With all of that data regularly collected and analyzed by Acumen, the HHS Inspector General argues that CMS could be using it to guide policy decisions and inform seniors -- as the agency had in mind when it started the program.

"Despite its investments in contractor reviews of the data, CMS has made limited use of the Part C Reporting Requirements data," OIG staff wrote in a recent report scrutinizing the MA reporting program during 2010 and 2011.

In those two years, 638 Medicare Advantage organizations submitted data to CMS, and Acumen found more than 2,000 data issues from more than 500 organizations, including 1,904 outlier incidents and 50 incidents of inconsistent data.

"CMS did not contact any MA organizations to determine the cause of the outlier data values identified by Acumen or to ensure that inconsistent data were corrected," the OIG found. "CMS also did not follow up with MA organizations to address data submitted with placeholder values." The agency followed up with MA organizations only for overdue data, issuing noncompliance notices to MA organizations, the HHS watchdog found.

For the roughly 1,900 incidents of outlier data, CMS could have followed up to determine whether it reflected "inaccurate reporting or atypical performance," the OIG wrote.

Most of MA organizations have scored well on the independent annual audits of Part C reporting that CMS started requiring in 2010, but the agency should make that data publicly available, the OIG argued, since that was listed as a goal in the original contract with Acumen.

CMS could also be using Acumen's MA analysis reports and performance scores in its contract decisions, OIG staff argued in the report.

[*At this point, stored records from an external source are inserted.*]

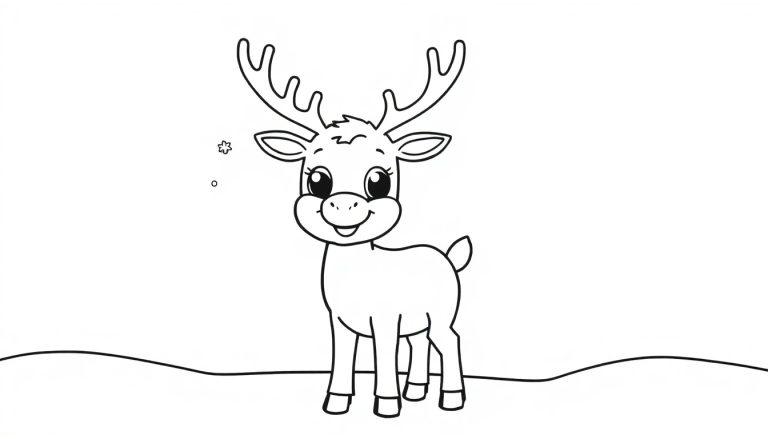 Eine Farbtafel eines lächelnden Rentiers im Cartoon-Stil mit Geweih und einem kleinen Stern oder Schneeflockensymbol.
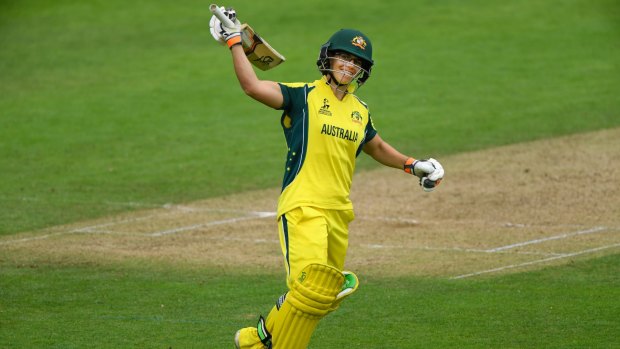 Ton: Nicole Bolton scored an unbeaten hundred against the West Indies.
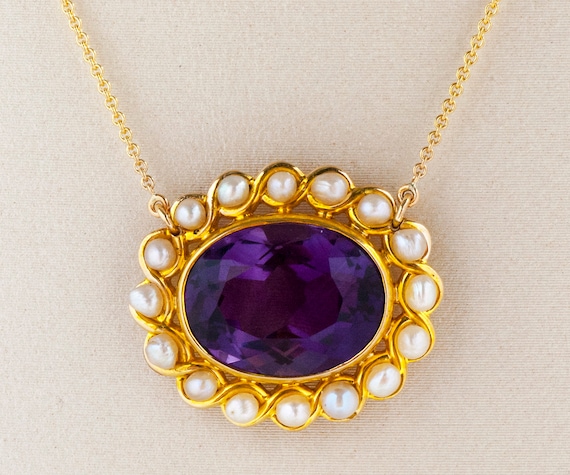 Antique Necklace - Antique 14k Yellow Gold Amethyst & Seed Pearl Pendant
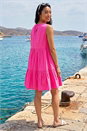 Pink Petite Cotton Tiered Smock Dress , Image 3 of 4
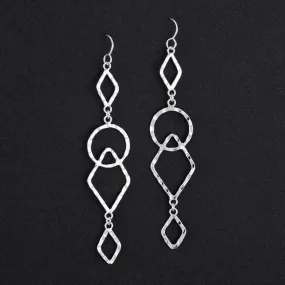Extra Long Sterling Silver Geometric Dangle Earrings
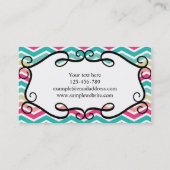 Chevron Turquoise Pink Custom Business Card (Back)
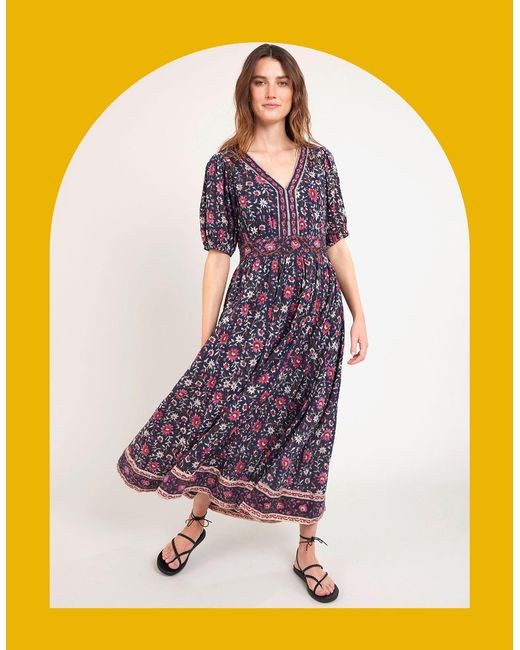 Monsoon Purple East Women's Grey & Pink Cotton Floral Print Hallie Dress, Size: 8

However, CMS staff told the OIG that that data is too limited to "establish benchmarks for 'good' or 'poor' performance" and that there are "factors much larger than just Part C Reporting Requirements data."

In any case, CMS might start using some of the Part C reporting data in its Medicare Advantage star ratings in 2015, specifically the special needs plans care management measures. The agency also recently started posting data on grievances and special needs plans care management on CMS.gov's performance data page.